Augusto caminhou firmemente até um bar onde certamente encontraria uma arma barata e eficiente o suficiente para executar apenas um disparo. Entrou, examinou pouco o local, encostou-se ao balcão sujo de bebida escorrida e pediu algo. O atendente virou-se para colocar sua bebida. Imediatamente alguém, como que adivinhando o que pretendia Augusto, lhe ofereceu uma arma. Augusto não pensou, perguntou o preço, pagou a arma e a bebida, mas não tomou. Andando friamente Augusto voltou ao beco onde esteve inicialmente. De cócoras, escondido, Augusto pegou a arma na cintura e colocou o cano na boca. Segurando a coronha da arma com as duas mãos e o dedo indicador direito no gatilho ele criou coragem. Sua vida era apenas um detalhe naquele momento, faltava-lhe apenas um puxar de dedo para que tudo terminasse e suas filhas e esposa se vissem livres dele. Os olhos fechados, o suor da testa, as mãos trêmulas. Um uivo infinito brotava-lhe da garganta enquanto tomava coragem para concretizar o último ato de sua miserável vida. Nada mais lhe importava, ninguém lhe via, não era necessário deixar explicações a ninguém, naquele momento executar o último movimento do dedo indicador era o que restava, estava tudo pronto. Num ímpeto Augusto abriu os olhos, respirou profundamente, e os fechou novamente juntando todas as forças no último ato de coragem para puxar o gatilho. Entretanto, algo de errado aconteceu, após isto Augusto desabou chorando no chão sujo do beco. Se não fosse o barulho da sexta-feira movimentada de início do mês, seus urros poderiam ser ouvidos de longe. Augusto urrou por vários minutos numa mistura de choro e riso, de alegria e decepção. Ele bateu incessantemente a arma na parede úmida, esmurrou o ar. Berrou como um animal, jogou a arma longe, ficou de pé. Esmurrou o ar, chutou as latas de lixo vizinhas a ele várias vezes. Por fim gritou encolerizado “Sou um banana! Comprei uma arma sem balas!” Augusto, quando abriu os olhos pela última vez para criar coragem e puxar o gatilho viu que o tambor da arma estava vazio. O homem ficou um pouco mais de tempo ali se recuperando, mas nem olhou a arma. Estava acabado, Augusto voltaria para casa, inventaria uma desculpa para a mulher sobre o sumiço do dinheiro e trataria de esquecer a noite.

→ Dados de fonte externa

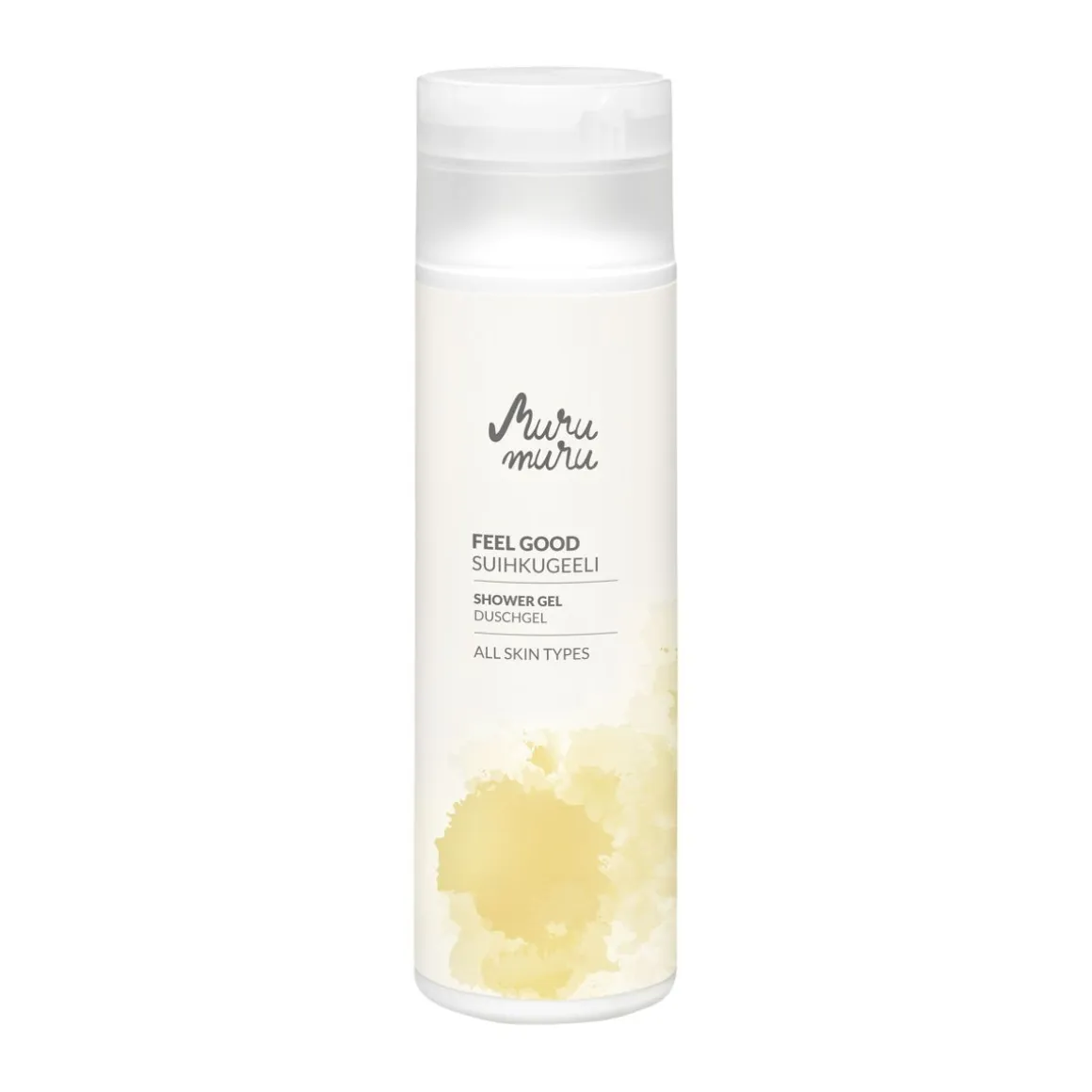 MURUMURU FEEL GOOD SUIHKUGEELI 200 ML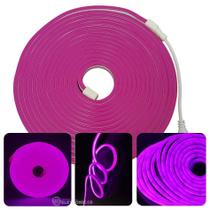 Fita Neon Brilhosa Para Decoração de Festas, Eventos Vitrines e Fachadas à Prova Dagua 5 Metros TB5085 Fita Neon Brilhosa Para Decoração de Festas, Eventos Vitrines e Fachadas à Prova Dagua 5 Metros TB5085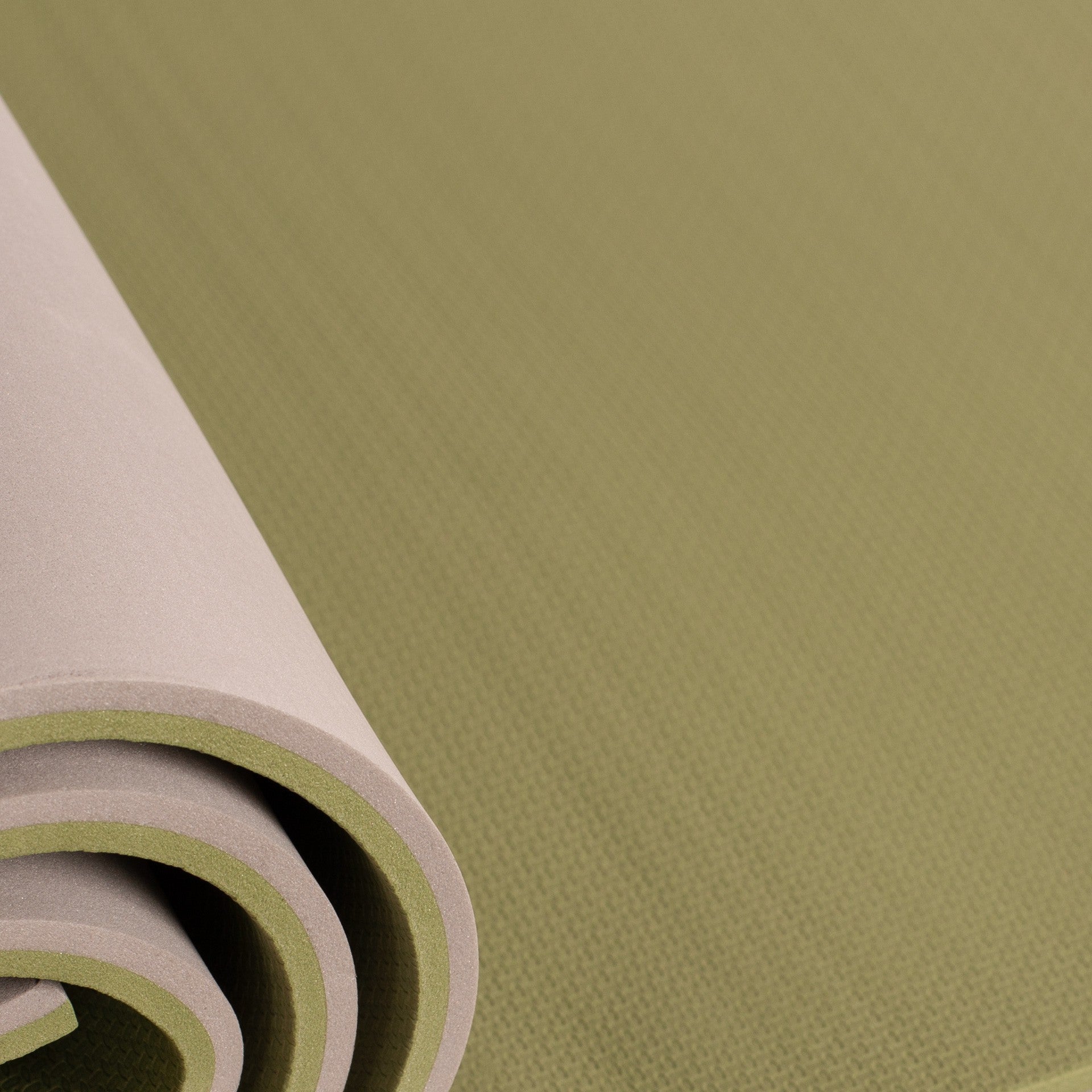 Colchoneta Camping 2 Capas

A vida não merecia acabar daquela maneira, concluiu Augusto.

O homem pensou nas filhas: a menor estava terminando de trocar os dentes e precisaria usar aparelho; a do meio fazia aula de música gratuitamente no numa fundação e precisaria brevemente de um teclado e a mais velha estava passando da hora de entrar num curso de informática.

Era melhor ir para casa, encarar a esposa, refazer as contas, dar um beijo em cada filha antes de dormir e tratar de esquecer a tolice que quase praticara.